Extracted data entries
>> Begin

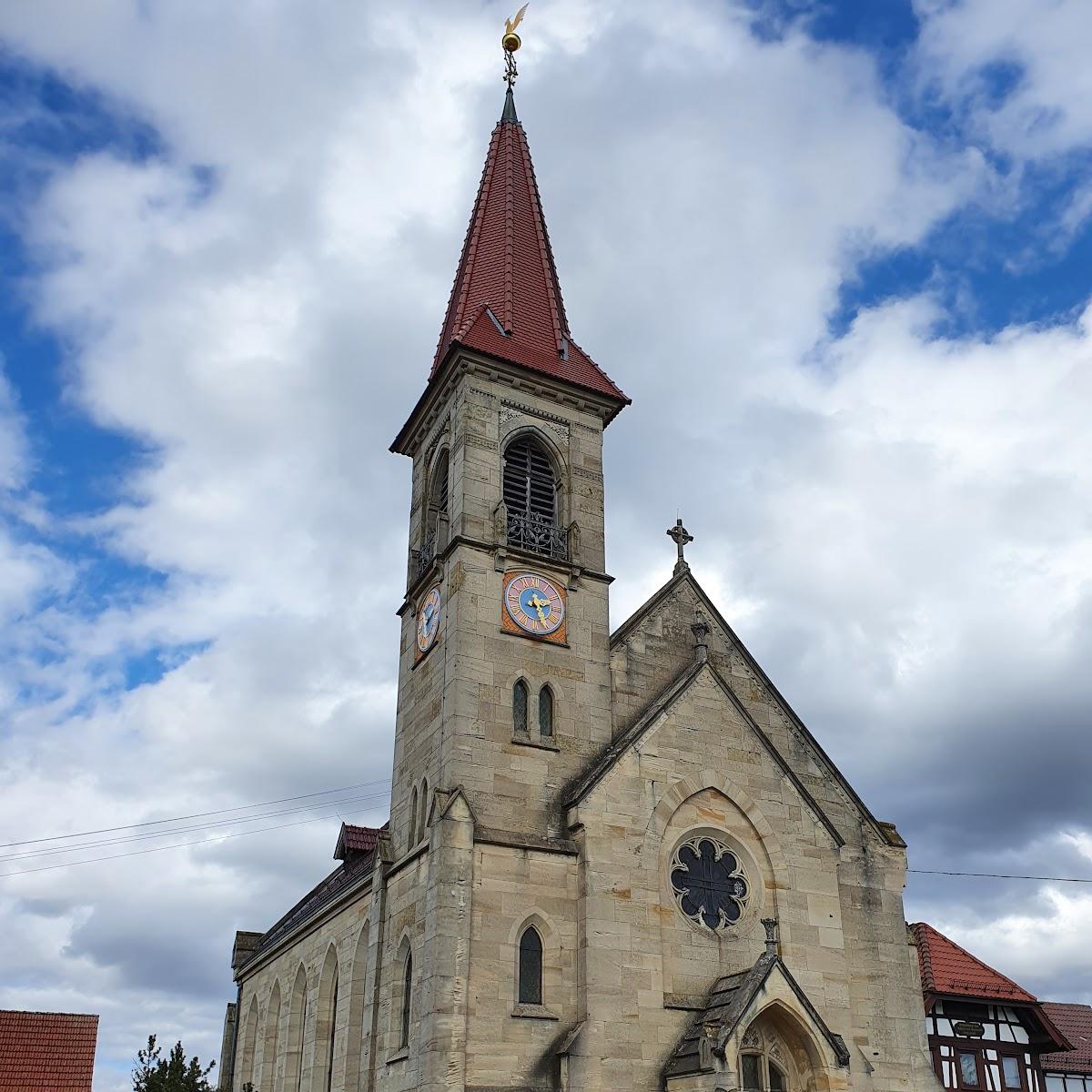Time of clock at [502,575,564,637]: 2:26
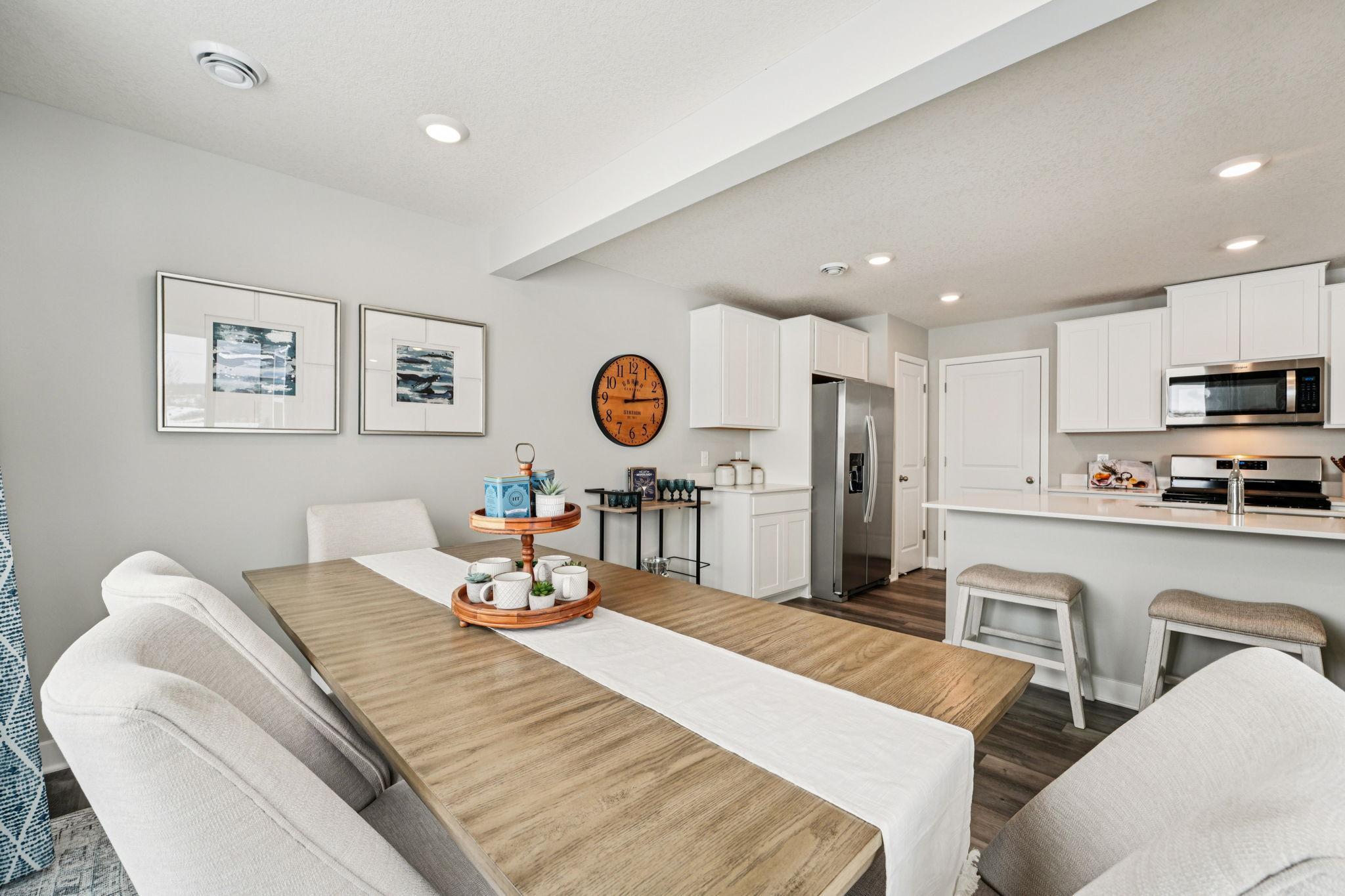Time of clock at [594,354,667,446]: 12:13
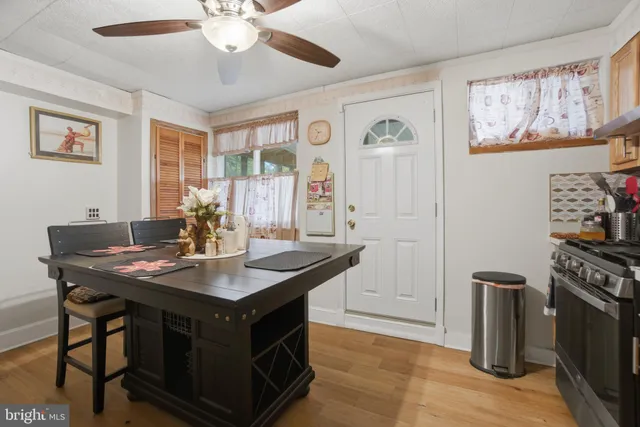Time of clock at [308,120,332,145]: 10:34
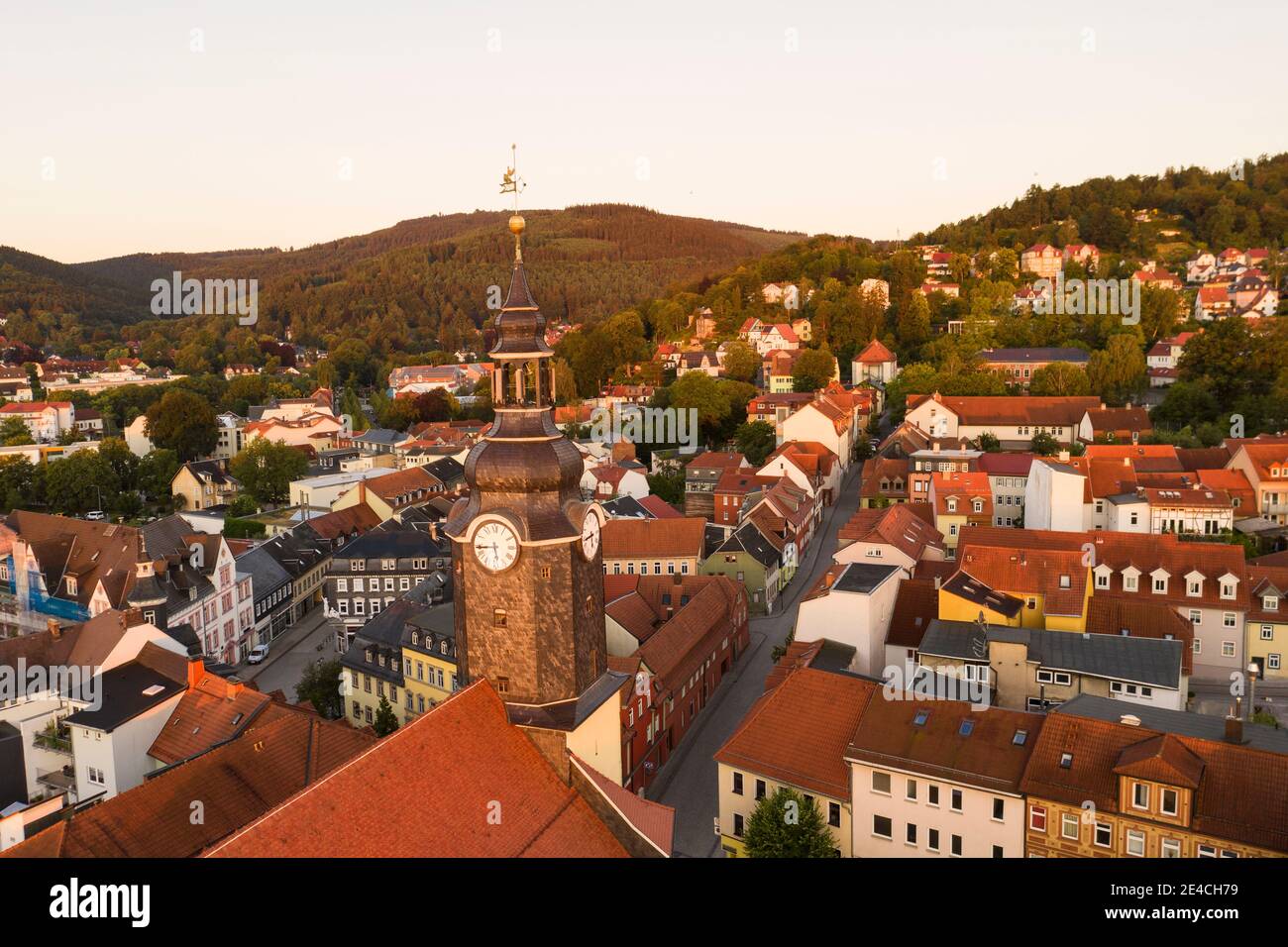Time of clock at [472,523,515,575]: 5:43
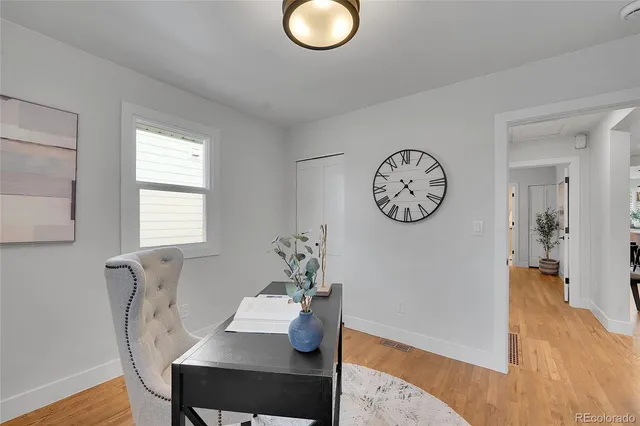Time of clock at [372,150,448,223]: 4:38
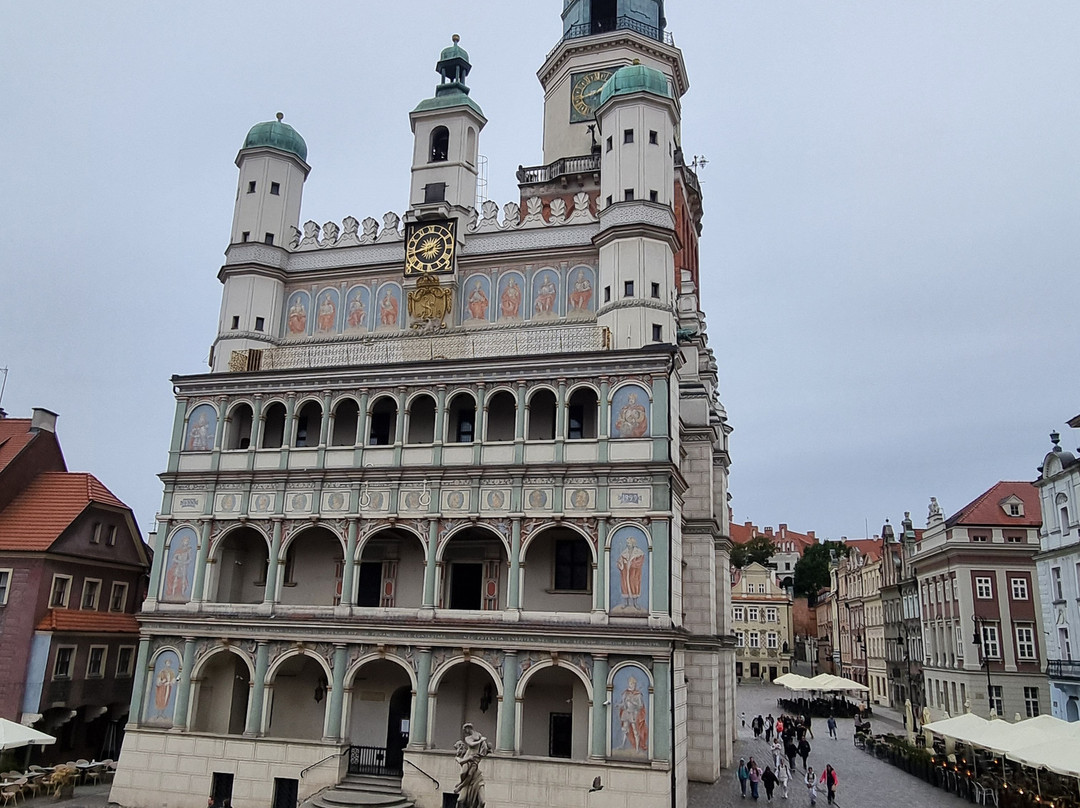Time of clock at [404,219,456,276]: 8:07
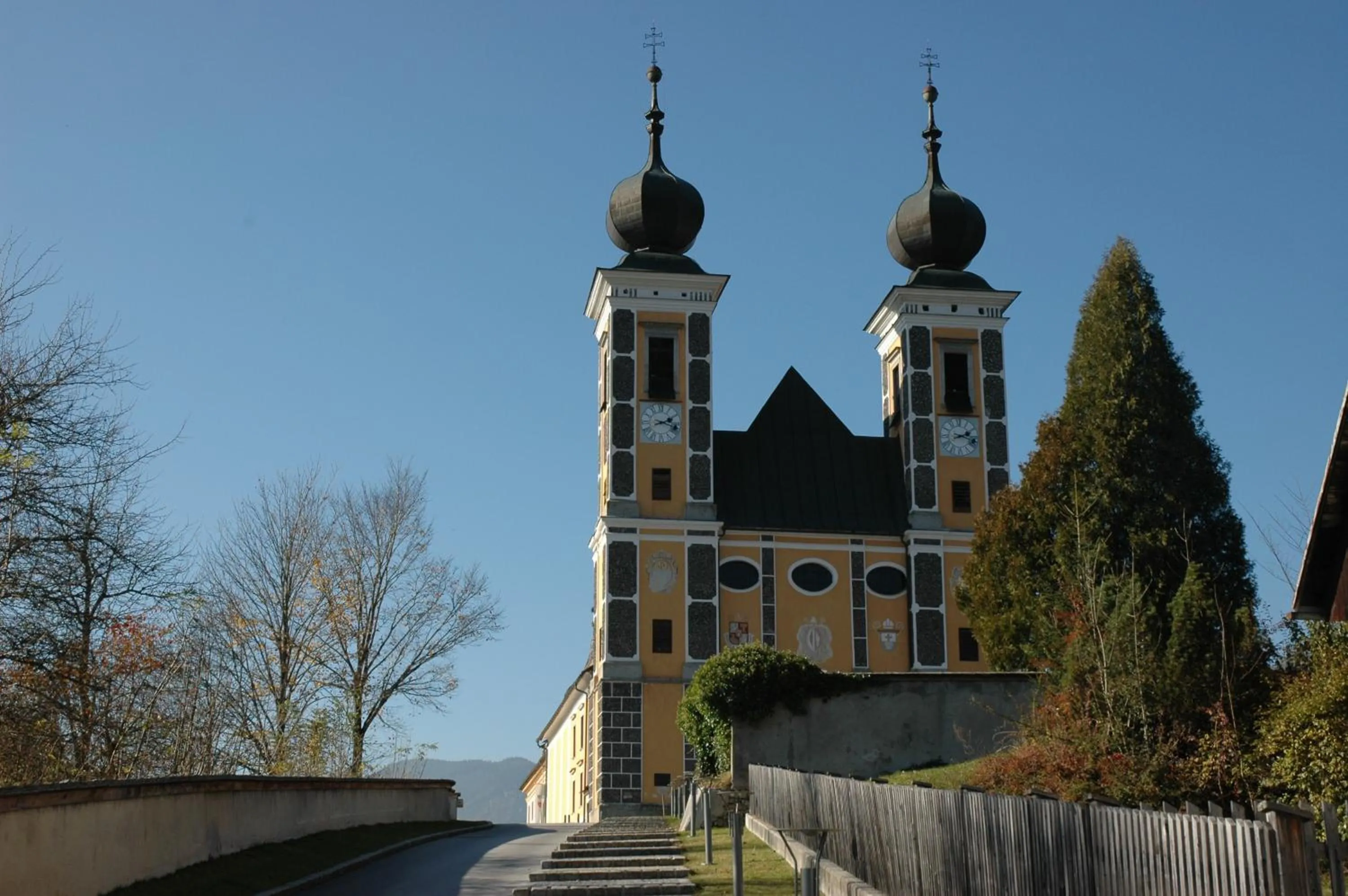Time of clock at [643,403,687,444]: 2:18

>> End

Please return every line of the material above without any change, leaving out the pictures.

[THE COMPLETED TASK]:
Time of clock at [502,575,564,637]: 2:26
Time of clock at [594,354,667,446]: 12:13
Time of clock at [308,120,332,145]: 10:34
Time of clock at [472,523,515,575]: 5:43
Time of clock at [372,150,448,223]: 4:38
Time of clock at [404,219,456,276]: 8:07
Time of clock at [643,403,687,444]: 2:18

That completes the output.